Deine Aufgabe: Welche Paragrafen aus SGG, VwGO und GKG werden im Text zu Kosten und Streitwert genannt? Führ jeden Paragrafen mit seinem Gesetz nur einmal auf, in der Reihenfolge, in der er zuerst vorkommt.

Die Kostentscheidung beruht auf § 197a Abs 1 Satz 1 Halbsatz 3 SGG iVm § 154 Abs 2 VwGO.
Der Streitwert für das Verfahren der Nichtzulassungsbeschwerde ist - nach Anhörung der Beteiligten - gemäß § 197a Abs 1 Satz 1 Halbsatz 1 SGG iVm § 52 Abs 2, § 47 Abs 1 Satz 1 GKG auf 5000 Euro festzusetzen. Gehört in einem sozialgerichtlichen Verfahren - wie hier - weder die Klägerin noch die Beklagte zu den in § 183 SGG genannten Personen, werden gemäß § 197a SGG Kosten nach den Vorschriften des GKG erhoben. Nach § 52 Abs 1 GKG bestimmt sich der Streitwert nach der sich aus dem Antrag der Klägerin ergebenden Bedeutung der Sache nach Ermessen. Ein Streitwert von 5000 Euro ist nach § 52 Abs 2 GKG anzunehmen, wenn der Streitstand für die Bestimmung des Streitwerts keine genügenden Anhaltspunkte bietet. Betrifft der Antrag der Klägerin eine bezifferte Geldleistung oder einen hierauf bezogenen Verwaltungsakt, ist deren Höhe maßgebend (§ 52 Abs 3 Satz 1 GKG; vgl BSG Beschlüsse vom 5.3.2020 - B 2 U 116/19 B - juris RdNr 4 und grundlegend vom 23.7.2015 - B 2 U 78/15 B - SozR 4-1920 § 52 Nr 16).

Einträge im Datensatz
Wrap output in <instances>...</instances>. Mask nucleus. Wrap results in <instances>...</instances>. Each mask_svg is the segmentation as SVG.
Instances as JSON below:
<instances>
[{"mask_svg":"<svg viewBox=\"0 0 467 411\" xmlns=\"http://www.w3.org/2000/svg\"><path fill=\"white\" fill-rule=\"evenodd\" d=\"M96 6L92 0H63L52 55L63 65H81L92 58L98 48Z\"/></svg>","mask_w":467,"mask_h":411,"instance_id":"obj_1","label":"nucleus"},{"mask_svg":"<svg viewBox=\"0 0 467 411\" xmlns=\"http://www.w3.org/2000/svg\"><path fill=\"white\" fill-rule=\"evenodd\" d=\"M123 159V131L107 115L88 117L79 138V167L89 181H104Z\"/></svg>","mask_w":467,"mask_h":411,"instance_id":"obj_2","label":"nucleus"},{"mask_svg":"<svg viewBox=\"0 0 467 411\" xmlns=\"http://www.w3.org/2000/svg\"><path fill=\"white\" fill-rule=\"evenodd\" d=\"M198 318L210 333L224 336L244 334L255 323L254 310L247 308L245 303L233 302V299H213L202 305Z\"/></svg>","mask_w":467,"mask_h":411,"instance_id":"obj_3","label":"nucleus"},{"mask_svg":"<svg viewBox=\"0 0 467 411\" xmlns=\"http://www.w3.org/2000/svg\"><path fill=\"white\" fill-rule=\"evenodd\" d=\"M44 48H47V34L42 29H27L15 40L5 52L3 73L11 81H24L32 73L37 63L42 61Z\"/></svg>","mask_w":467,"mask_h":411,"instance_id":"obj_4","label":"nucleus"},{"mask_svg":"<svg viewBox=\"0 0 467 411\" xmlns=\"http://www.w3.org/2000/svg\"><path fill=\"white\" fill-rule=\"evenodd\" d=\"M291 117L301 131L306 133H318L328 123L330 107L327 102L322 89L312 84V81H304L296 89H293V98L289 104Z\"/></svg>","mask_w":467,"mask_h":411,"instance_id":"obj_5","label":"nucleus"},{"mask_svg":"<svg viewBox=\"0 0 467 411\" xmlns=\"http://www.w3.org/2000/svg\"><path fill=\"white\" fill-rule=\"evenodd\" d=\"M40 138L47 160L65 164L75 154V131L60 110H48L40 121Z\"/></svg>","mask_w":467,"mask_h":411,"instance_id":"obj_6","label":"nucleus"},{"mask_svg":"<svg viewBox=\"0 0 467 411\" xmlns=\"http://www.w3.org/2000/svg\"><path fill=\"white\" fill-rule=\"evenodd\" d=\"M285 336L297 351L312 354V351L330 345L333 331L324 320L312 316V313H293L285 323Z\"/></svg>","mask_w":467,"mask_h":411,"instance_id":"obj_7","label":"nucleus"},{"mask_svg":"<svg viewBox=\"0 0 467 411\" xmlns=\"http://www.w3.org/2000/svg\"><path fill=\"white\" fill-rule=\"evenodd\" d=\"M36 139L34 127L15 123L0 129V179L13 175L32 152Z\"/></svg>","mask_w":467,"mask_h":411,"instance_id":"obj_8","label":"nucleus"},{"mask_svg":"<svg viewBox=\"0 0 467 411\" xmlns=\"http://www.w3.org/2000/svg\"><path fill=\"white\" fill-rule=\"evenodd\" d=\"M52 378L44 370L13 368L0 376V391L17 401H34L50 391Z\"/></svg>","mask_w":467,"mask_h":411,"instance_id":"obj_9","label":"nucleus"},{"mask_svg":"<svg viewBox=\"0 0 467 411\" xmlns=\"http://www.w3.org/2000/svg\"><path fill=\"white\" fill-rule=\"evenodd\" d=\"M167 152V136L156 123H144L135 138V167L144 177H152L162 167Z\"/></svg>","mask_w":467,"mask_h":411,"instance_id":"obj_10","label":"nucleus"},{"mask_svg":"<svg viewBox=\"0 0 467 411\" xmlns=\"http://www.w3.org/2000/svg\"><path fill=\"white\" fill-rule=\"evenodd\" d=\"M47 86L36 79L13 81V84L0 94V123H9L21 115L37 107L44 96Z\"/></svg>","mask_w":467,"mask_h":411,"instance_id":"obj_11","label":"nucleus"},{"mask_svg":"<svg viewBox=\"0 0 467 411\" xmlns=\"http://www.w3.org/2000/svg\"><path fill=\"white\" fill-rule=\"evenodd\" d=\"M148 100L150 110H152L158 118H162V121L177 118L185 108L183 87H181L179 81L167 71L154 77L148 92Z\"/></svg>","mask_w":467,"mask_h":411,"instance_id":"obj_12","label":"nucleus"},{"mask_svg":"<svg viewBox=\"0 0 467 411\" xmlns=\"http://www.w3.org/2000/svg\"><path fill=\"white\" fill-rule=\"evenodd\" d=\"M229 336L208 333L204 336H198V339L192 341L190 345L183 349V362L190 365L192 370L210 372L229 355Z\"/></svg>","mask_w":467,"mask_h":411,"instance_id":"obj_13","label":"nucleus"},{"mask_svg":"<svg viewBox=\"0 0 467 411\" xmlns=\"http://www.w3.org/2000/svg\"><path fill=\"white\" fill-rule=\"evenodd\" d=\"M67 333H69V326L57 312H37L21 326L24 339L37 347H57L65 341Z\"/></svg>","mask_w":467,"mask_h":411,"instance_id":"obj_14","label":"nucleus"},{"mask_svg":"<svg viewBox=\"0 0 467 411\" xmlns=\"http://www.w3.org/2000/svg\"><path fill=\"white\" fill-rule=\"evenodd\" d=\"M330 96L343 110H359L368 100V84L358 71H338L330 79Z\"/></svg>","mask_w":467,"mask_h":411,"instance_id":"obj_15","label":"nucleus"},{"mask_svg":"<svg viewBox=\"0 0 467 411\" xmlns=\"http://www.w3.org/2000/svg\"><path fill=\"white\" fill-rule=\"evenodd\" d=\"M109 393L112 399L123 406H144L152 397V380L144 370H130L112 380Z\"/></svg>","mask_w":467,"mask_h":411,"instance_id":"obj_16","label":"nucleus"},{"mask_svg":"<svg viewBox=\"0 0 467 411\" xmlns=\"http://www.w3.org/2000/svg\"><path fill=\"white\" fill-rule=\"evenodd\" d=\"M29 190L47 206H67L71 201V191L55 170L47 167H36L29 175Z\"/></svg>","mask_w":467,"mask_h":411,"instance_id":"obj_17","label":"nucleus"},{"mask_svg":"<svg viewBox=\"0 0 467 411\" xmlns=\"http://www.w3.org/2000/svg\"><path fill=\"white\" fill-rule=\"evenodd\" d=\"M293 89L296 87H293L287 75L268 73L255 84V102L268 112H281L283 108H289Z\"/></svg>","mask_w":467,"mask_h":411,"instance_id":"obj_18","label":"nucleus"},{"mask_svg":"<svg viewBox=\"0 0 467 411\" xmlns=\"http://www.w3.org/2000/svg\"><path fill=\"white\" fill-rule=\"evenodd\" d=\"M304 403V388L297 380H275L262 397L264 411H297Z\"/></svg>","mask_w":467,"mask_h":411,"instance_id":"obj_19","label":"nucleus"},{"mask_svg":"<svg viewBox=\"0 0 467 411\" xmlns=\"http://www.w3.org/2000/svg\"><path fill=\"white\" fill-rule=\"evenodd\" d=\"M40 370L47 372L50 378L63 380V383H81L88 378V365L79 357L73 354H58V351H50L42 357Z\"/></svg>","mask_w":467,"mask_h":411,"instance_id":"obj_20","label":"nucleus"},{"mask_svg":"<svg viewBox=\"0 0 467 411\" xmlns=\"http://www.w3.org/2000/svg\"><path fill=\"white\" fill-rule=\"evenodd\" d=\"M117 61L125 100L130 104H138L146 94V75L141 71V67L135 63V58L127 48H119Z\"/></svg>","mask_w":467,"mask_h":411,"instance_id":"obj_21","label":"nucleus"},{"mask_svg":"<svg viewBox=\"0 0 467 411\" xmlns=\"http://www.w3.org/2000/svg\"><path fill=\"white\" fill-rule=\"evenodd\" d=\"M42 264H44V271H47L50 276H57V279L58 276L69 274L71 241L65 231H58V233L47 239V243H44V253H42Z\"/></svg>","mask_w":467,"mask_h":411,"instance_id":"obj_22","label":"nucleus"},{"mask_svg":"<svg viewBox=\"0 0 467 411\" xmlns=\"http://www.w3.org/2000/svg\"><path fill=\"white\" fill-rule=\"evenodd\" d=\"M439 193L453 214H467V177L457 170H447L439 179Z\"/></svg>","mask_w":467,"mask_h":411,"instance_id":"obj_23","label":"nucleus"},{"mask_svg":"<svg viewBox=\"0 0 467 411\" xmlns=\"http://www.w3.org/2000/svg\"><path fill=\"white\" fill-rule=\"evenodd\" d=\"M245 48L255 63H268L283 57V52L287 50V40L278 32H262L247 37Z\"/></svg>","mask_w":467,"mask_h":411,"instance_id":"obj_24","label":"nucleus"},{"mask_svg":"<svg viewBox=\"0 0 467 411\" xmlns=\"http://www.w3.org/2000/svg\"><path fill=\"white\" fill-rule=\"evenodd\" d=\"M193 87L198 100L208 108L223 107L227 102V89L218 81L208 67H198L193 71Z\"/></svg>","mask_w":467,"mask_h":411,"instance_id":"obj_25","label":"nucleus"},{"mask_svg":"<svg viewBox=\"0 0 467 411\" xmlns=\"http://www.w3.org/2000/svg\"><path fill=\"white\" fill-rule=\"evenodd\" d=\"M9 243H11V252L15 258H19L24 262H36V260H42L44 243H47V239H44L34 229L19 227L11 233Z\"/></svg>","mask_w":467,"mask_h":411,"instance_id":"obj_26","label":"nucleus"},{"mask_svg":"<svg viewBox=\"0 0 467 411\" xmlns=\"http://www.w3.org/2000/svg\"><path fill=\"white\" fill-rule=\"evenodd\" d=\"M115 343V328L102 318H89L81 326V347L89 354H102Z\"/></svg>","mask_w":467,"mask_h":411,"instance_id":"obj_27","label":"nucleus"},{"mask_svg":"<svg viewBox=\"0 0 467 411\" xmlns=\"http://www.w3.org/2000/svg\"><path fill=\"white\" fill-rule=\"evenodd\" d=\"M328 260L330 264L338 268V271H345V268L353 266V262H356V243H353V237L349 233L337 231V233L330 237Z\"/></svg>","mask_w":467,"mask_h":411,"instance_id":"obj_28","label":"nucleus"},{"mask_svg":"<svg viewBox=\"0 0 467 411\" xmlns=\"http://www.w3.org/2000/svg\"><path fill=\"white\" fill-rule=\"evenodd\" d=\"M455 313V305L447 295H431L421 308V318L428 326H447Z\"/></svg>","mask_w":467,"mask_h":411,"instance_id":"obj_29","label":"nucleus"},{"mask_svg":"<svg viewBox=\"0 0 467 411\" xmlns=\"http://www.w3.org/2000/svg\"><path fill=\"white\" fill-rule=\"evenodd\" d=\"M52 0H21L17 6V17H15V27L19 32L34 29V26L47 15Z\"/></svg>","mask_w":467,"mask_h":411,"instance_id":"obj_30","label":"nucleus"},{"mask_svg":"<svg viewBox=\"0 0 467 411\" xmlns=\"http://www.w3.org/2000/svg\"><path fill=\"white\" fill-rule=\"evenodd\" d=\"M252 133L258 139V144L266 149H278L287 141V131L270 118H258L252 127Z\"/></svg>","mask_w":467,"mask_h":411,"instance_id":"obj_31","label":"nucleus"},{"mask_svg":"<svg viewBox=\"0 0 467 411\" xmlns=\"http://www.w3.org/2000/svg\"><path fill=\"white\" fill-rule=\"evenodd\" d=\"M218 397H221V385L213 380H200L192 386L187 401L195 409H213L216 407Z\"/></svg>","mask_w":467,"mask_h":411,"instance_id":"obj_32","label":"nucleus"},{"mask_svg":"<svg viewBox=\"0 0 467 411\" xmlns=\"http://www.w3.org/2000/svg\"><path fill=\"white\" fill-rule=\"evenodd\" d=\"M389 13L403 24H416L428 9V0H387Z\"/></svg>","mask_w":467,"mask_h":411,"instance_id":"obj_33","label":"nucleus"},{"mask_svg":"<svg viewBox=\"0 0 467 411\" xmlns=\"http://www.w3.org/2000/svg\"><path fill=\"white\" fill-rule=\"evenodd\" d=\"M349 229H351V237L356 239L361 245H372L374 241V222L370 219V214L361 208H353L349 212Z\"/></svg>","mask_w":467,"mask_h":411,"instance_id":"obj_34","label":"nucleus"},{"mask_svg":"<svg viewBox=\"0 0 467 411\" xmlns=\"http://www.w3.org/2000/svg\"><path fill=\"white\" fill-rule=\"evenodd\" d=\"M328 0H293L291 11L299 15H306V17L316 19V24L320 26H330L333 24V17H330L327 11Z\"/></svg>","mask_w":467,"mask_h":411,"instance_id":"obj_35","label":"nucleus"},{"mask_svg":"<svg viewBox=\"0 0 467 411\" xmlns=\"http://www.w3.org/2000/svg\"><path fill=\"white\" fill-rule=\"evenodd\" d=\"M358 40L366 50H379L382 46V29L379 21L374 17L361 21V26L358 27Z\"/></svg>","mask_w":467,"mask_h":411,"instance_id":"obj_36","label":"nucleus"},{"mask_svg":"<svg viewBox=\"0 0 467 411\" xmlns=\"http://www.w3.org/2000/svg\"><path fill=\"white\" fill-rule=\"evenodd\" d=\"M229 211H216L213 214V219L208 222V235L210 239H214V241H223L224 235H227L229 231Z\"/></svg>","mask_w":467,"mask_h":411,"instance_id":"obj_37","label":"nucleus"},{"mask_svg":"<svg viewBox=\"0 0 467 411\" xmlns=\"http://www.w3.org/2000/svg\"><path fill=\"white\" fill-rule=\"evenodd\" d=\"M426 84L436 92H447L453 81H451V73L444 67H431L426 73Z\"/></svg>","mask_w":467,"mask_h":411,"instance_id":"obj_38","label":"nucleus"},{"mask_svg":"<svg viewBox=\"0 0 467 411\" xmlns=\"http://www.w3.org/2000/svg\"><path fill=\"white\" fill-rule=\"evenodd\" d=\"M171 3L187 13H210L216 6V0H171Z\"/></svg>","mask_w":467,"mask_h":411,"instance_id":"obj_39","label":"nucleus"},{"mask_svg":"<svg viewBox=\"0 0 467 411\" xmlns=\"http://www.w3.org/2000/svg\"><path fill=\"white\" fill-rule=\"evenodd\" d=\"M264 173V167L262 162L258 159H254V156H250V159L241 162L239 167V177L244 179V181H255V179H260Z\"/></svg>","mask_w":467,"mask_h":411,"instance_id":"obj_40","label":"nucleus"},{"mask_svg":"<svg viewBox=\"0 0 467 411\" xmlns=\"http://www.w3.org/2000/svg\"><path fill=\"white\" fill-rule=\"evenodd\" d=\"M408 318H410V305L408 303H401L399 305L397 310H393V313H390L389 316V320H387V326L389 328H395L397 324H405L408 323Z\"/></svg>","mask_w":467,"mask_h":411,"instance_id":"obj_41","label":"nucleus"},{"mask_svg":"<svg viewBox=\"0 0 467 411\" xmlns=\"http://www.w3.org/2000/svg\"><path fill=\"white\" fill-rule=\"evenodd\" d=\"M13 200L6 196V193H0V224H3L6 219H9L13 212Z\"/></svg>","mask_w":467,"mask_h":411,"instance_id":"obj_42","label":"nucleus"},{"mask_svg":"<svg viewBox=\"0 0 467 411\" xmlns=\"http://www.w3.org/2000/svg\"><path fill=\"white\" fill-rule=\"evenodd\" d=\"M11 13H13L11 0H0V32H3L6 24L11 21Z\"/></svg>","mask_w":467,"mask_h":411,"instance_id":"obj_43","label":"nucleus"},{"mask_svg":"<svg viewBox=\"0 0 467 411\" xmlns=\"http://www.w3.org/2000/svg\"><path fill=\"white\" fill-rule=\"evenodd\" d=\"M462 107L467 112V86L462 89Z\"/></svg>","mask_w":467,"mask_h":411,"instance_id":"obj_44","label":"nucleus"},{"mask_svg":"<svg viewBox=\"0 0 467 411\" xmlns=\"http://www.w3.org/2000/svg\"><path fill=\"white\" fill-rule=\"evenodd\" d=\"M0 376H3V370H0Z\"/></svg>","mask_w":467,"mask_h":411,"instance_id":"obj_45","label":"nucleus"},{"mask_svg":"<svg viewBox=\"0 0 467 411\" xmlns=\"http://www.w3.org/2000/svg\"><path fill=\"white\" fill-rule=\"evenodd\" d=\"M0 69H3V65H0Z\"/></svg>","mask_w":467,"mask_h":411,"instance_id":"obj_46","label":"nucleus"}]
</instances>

Ergebnis:
§ 197a SGG
§ 154 VwGO
§ 52 GKG
§ 47 GKG
§ 183 SGG